Spatial question records:

-=-=-=-=-

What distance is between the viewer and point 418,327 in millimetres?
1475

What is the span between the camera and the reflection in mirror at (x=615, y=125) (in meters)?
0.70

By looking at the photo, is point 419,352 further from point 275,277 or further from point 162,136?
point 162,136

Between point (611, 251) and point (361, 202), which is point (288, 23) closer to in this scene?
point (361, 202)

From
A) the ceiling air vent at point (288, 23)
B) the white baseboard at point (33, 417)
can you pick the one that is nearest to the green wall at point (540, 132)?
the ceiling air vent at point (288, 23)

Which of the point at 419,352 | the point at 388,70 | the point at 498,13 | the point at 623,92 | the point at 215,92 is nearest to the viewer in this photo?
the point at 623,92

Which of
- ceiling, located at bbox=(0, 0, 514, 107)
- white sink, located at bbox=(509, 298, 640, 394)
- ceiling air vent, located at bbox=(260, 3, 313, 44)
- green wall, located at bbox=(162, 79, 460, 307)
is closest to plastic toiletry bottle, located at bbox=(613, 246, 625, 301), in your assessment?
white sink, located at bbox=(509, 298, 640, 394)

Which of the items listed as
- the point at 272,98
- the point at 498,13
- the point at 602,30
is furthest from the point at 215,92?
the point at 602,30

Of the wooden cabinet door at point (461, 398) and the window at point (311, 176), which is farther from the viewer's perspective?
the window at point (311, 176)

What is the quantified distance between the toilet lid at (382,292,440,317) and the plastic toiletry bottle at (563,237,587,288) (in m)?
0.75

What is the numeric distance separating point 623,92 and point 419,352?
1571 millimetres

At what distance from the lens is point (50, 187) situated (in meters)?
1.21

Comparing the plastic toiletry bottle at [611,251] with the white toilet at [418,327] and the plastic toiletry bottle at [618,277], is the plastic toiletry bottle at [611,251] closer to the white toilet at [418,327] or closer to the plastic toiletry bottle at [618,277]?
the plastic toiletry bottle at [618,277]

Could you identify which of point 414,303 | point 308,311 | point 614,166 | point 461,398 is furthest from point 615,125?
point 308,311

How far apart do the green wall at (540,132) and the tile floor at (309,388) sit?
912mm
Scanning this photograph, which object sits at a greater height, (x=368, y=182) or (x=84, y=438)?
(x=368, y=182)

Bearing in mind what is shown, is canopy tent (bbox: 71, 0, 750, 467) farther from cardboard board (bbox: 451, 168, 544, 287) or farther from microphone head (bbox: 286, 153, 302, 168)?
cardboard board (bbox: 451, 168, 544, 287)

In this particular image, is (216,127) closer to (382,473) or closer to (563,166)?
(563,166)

-=-=-=-=-

◆ **Exercise description**
Every line from the one containing "What is the quantified" through the end of the entries above must be echoed exactly, with both ends kept.

◆ **Answer to this task**
What is the quantified distance between the toilet lid at (382,292,440,317) and the plastic toiletry bottle at (563,237,587,288) (in m)?
0.75

What is the numeric distance separating point 623,92 and point 419,352?
1571 millimetres

At what distance from the lens is point (50, 187) situated (in meters)?
1.21

Comparing the plastic toiletry bottle at [611,251] with the white toilet at [418,327] and the plastic toiletry bottle at [618,277], is the plastic toiletry bottle at [611,251] closer to the white toilet at [418,327] or closer to the plastic toiletry bottle at [618,277]?
the plastic toiletry bottle at [618,277]

Could you identify which of point 414,303 | point 308,311 | point 614,166 | point 461,398 is furthest from point 615,125?
point 308,311

How far apart do the green wall at (540,132) and the tile floor at (309,388) sit?
912mm
Scanning this photograph, which object sits at a greater height, (x=368, y=182) or (x=84, y=438)?
(x=368, y=182)

Bearing in mind what is shown, is canopy tent (bbox: 71, 0, 750, 467) farther from cardboard board (bbox: 451, 168, 544, 287) or farther from microphone head (bbox: 286, 153, 302, 168)?
cardboard board (bbox: 451, 168, 544, 287)

In this particular image, is (216,127) closer to (382,473) or closer to (563,166)?
(563,166)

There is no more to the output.